## Work to complete
The answer should hold only the lines from the one containing "how to cruise vacation on a budget" through the one containing "Bulgaria - Harta turistica si rutiera |" in the entries below, copied exactly, without pictures.

## Dataset records

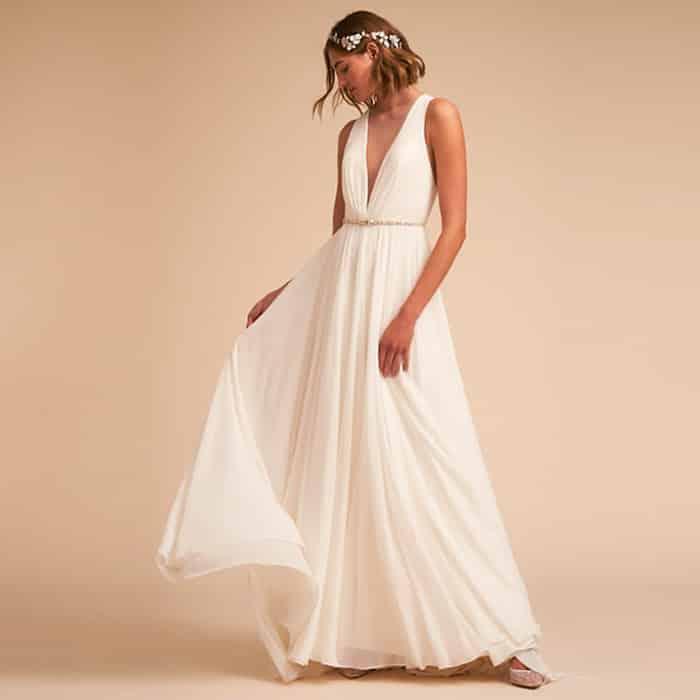 BHLDN Conrad Dress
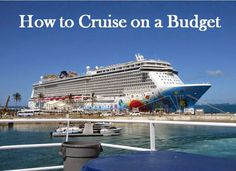 how to cruise vacation on a budget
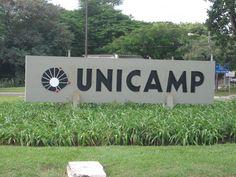 Campinas, Brazil:University
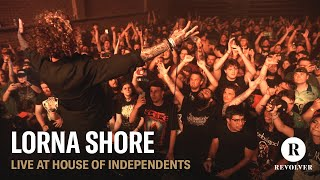 Lorna Shore: Live at House of Independents
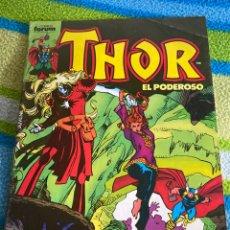 Cómics: THOR EL PODEROSO NÚMERO 32. Lote 220838167
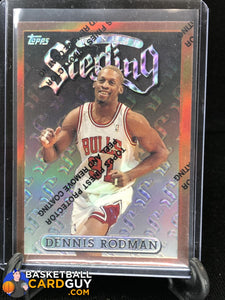 Dennis Rodman 1996-97 Finest Refractors #5 Bronze (NO GREEN!) basketball card refractor
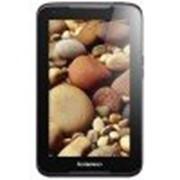 Планшет Lenovo A1000 16GB Black (59-374151) фото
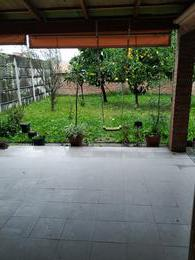 Foto Casa en Venta en  Capital ,  Tucumán  B° Altos de América
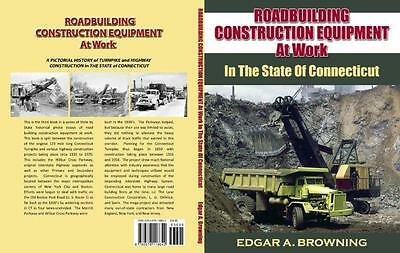 Roadbuilding Construction Equipment at Work in the State of Connecticut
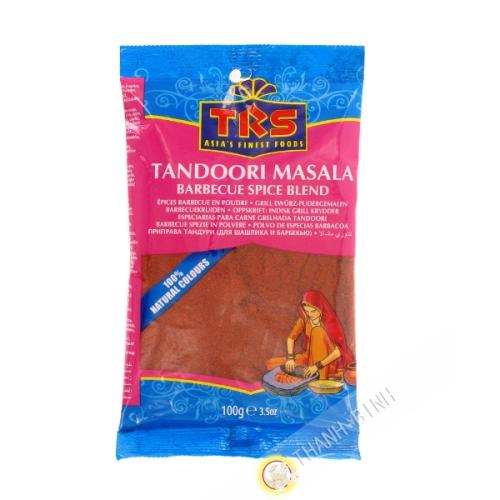 Tandoori Masala en poudre TRS 100g Royaume-Uni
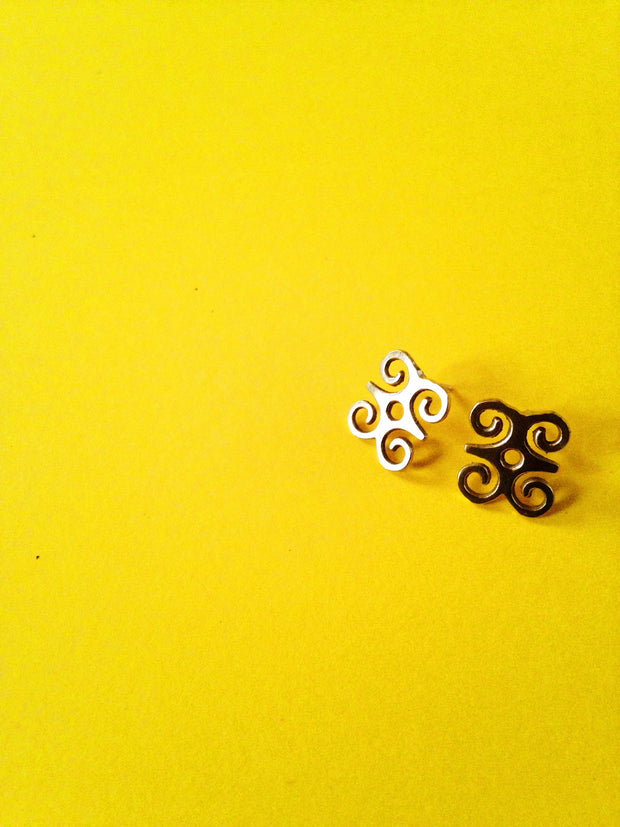DWENNIMMEN Adinkra Stud Earrings// African Symbol Earrings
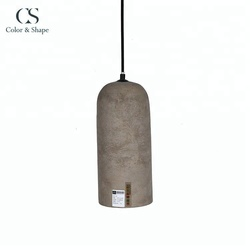 Custom durable grey modern cement ceiling lights hanging
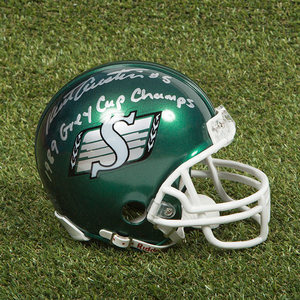 Kent Austin Saskatchewan Roughriders Autographed CFL Football Mini-Helmet
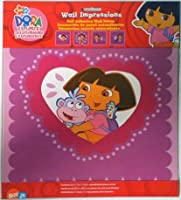 Borders Unlimited Dora Best Friends WAll Impressions (12 x 12) [並行輸入品]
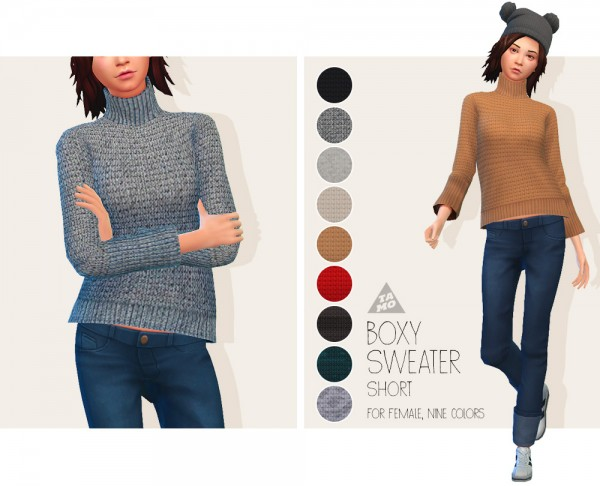 Tamo: Boxy Sweater Short
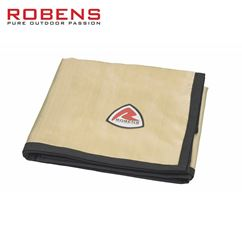 Robens Stove Ground Protector - New for 2019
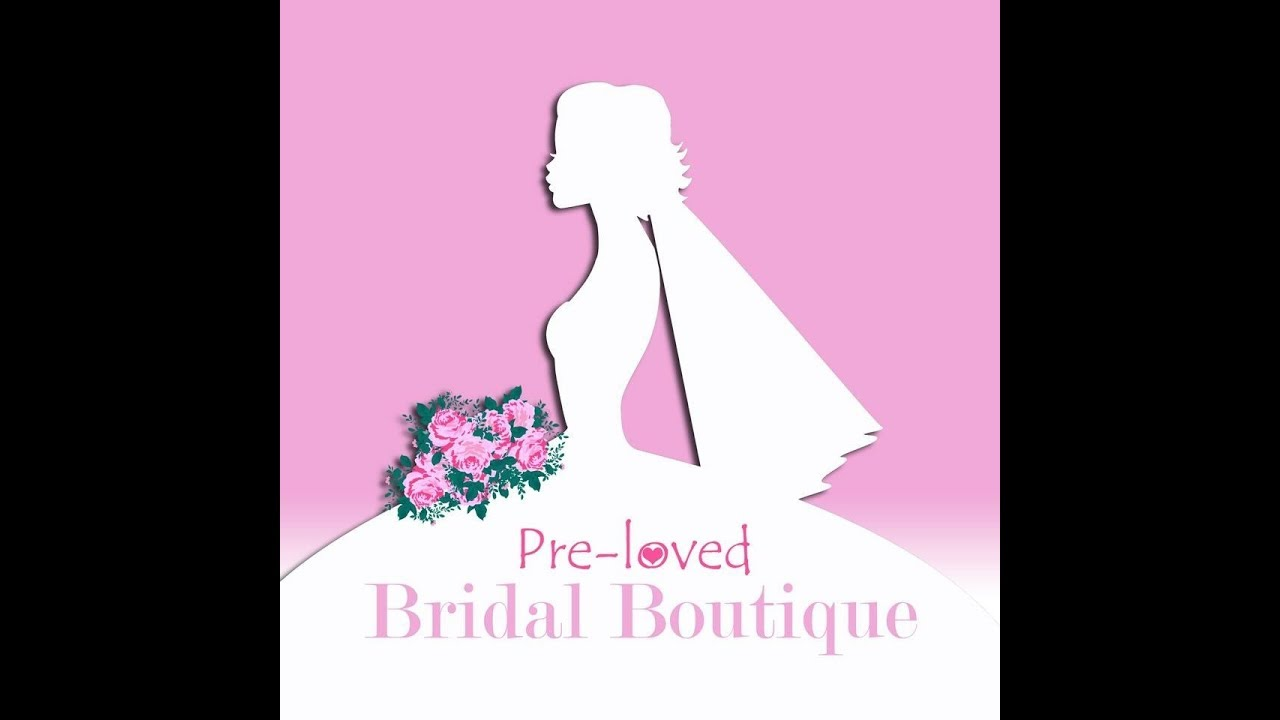 PRE LOVED BRIDAL BOUTIQUE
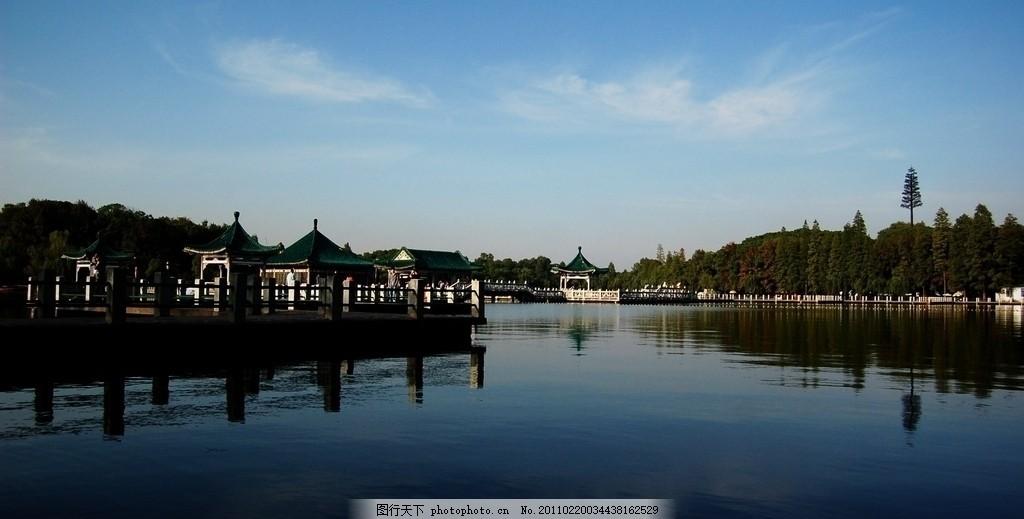 武汉东湖公园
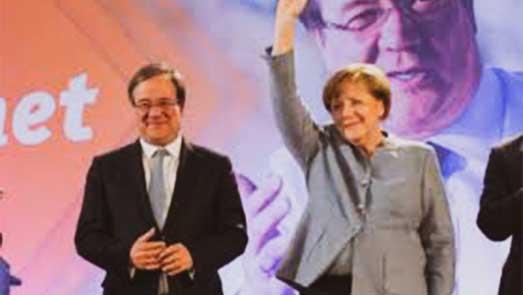 """ألمانيا.. انتخاب أحد """"أنصار"""" ميركل رئيسا للحزب المسيحي الديمقراطي"""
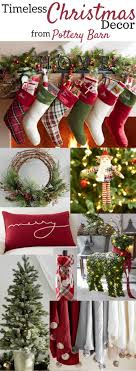 classic christmas decorating ideas 4679 classic christmas decor 25 unique traditional christmas decor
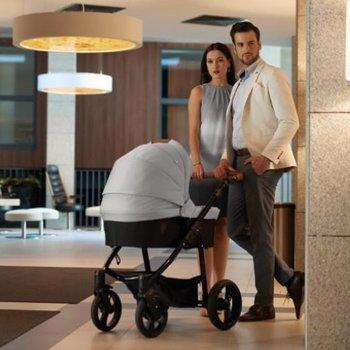 Venicci Gusto Grey Prestige - Zeer Complete Kinderwagen
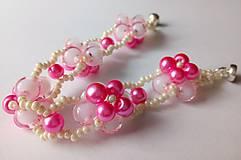 Sady šperkov - Svadobná sada ,,Môj deň
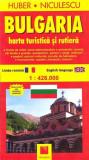 Bulgaria - Harta turistica si rutiera |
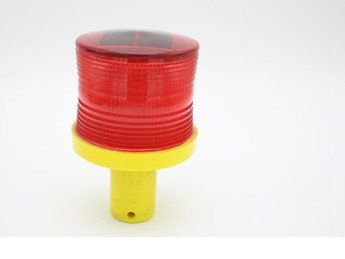 LSW-008-02 solar tower aviation light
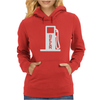 Men's Humor Funny Tee Graphic Womens Hoodie
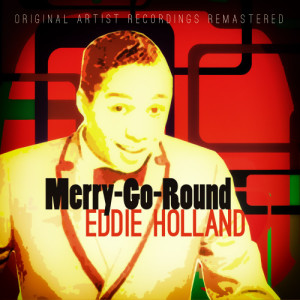 Listen to It Moves Me song with lyrics from Eddie Holland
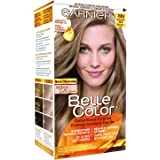 Garnier Belle Colour Creme, 646 Light Golden Red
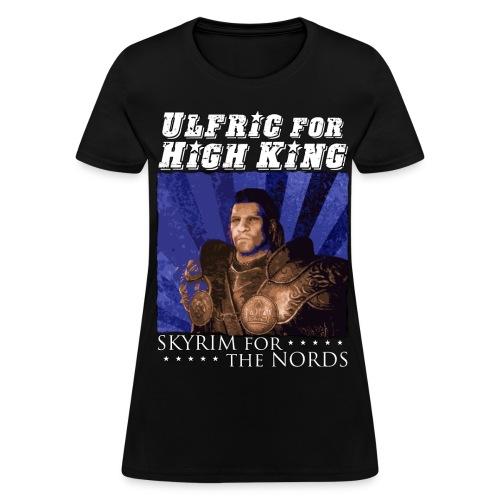 Ulfric for High King 1 - Women's T-Shirt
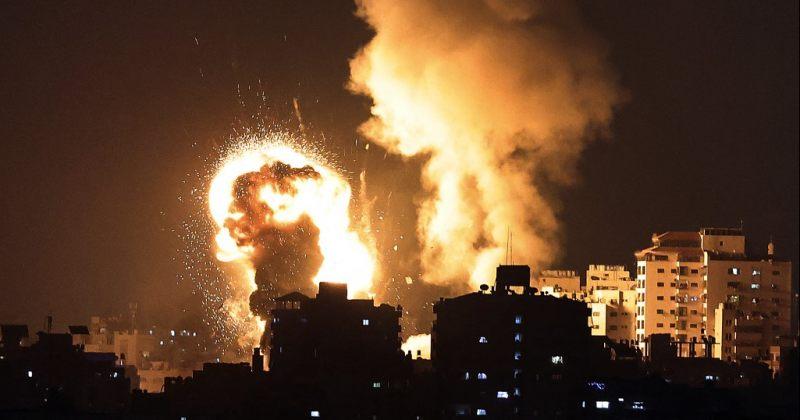 ისრაელის თავდაცვის მინისტრი: ჩვენი საპასუხო დარტყმები ხანგრძლივ სიმშვიდეს აღადგენს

## Answer box
 how to cruise vacation on a budget
 Campinas, Brazil:University
 Lorna Shore: Live at House of Independents
 Cómics: THOR EL PODEROSO NÚMERO 32. Lote 220838167
 Dennis Rodman 1996-97 Finest Refractors #5 Bronze (NO GREEN!) basketball card refractor
 Планшет Lenovo A1000 16GB Black (59-374151) фото
 Foto Casa en Venta en  Capital ,  Tucumán  B° Altos de América
 Roadbuilding Construction Equipment at Work in the State of Connecticut
 Tandoori Masala en poudre TRS 100g Royaume-Uni
DWENNIMMEN Adinkra Stud Earrings// African Symbol Earrings
 Custom durable grey modern cement ceiling lights hanging
 Kent Austin Saskatchewan Roughriders Autographed CFL Football Mini-Helmet
 Borders Unlimited Dora Best Friends WAll Impressions (12 x 12) [並行輸入品]
 Tamo: Boxy Sweater Short
 Robens Stove Ground Protector - New for 2019
 PRE LOVED BRIDAL BOUTIQUE
 武汉东湖公园
 """ألمانيا.. انتخاب أحد """"أنصار"""" ميركل رئيسا للحزب المسيحي الديمقراطي"""
 classic christmas decorating ideas 4679 classic christmas decor 25 unique traditional christmas decor
 Venicci Gusto Grey Prestige - Zeer Complete Kinderwagen
 Sady šperkov - Svadobná sada ,,Môj deň
 Bulgaria - Harta turistica si rutiera |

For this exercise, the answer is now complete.